» **EXERCISE BRIEF**
In the entries below, find each line with the word "talking" and return it.

» **Extracted page text data**
**********

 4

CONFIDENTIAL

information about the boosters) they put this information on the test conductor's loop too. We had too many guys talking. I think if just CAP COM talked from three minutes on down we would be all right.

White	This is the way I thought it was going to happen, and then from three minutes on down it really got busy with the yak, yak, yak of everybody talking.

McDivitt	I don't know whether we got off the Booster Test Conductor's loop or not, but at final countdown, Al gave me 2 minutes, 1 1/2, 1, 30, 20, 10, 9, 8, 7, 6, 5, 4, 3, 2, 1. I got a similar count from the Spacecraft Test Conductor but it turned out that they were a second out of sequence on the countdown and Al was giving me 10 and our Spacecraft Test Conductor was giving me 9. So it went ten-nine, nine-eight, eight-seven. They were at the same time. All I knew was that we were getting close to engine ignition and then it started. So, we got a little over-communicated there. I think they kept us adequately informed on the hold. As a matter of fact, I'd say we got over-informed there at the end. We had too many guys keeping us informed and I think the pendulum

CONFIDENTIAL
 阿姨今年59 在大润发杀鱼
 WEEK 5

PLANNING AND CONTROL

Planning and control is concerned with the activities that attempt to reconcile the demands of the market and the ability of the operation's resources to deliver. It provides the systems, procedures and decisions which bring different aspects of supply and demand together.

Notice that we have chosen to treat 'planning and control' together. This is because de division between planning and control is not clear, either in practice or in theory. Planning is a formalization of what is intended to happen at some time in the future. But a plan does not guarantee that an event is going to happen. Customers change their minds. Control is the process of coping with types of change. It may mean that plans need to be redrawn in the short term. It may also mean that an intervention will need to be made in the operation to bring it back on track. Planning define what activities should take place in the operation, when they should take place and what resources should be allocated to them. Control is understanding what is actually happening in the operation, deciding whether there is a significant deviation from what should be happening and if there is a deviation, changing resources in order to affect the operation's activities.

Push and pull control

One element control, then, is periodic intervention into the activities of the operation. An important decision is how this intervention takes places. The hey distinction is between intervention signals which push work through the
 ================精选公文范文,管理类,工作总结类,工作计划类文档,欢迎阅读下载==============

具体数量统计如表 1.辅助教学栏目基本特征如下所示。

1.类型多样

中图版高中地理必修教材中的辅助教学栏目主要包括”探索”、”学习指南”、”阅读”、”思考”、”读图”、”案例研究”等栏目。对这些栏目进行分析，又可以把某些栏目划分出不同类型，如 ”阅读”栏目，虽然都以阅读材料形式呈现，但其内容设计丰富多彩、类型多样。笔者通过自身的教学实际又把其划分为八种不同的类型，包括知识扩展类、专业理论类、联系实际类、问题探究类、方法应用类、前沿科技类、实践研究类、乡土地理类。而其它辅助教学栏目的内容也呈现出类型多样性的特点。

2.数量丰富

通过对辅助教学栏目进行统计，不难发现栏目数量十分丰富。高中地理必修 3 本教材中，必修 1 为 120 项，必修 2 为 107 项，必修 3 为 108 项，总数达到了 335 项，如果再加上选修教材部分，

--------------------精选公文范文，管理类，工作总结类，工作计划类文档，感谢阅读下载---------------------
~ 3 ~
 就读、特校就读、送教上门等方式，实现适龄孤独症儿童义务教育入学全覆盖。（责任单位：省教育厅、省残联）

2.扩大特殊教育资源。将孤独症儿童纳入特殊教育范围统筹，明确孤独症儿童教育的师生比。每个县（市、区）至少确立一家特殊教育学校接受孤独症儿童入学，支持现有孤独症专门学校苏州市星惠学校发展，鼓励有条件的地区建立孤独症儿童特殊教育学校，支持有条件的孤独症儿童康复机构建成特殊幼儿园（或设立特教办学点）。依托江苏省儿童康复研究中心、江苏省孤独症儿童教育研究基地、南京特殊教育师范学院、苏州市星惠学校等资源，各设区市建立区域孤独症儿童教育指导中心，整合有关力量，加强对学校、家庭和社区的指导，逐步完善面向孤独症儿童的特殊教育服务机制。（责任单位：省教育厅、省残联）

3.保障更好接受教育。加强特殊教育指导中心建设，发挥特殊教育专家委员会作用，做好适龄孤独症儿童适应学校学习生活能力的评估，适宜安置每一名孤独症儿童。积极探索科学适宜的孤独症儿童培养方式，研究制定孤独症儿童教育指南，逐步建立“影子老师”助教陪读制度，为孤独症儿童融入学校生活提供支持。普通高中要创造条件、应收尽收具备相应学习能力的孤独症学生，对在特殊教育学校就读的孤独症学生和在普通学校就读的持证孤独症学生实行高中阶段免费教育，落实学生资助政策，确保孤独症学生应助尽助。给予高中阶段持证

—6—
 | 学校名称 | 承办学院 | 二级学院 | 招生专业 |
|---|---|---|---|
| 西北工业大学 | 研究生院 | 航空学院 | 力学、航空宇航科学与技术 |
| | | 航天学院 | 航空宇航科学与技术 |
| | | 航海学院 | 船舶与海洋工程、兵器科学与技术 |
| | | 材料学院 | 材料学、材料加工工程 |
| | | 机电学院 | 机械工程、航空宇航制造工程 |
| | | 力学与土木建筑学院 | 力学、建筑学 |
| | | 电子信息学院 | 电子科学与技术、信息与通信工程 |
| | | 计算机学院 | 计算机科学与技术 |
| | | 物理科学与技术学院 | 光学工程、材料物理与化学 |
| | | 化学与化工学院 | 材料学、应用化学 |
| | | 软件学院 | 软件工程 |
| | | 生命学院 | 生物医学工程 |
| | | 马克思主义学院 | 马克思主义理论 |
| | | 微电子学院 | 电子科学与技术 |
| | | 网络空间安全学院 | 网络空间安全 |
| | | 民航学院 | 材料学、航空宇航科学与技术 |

**********

» **REPLY TO THE TASK**
information about the boosters) they put this information on the test conductor's loop too. We had too many guys talking. I think if just CAP COM talked from three minutes on down we would be all right.
White	This is the way I thought it was going to happen, and then from three minutes on down it really got busy with the yak, yak, yak of everybody talking.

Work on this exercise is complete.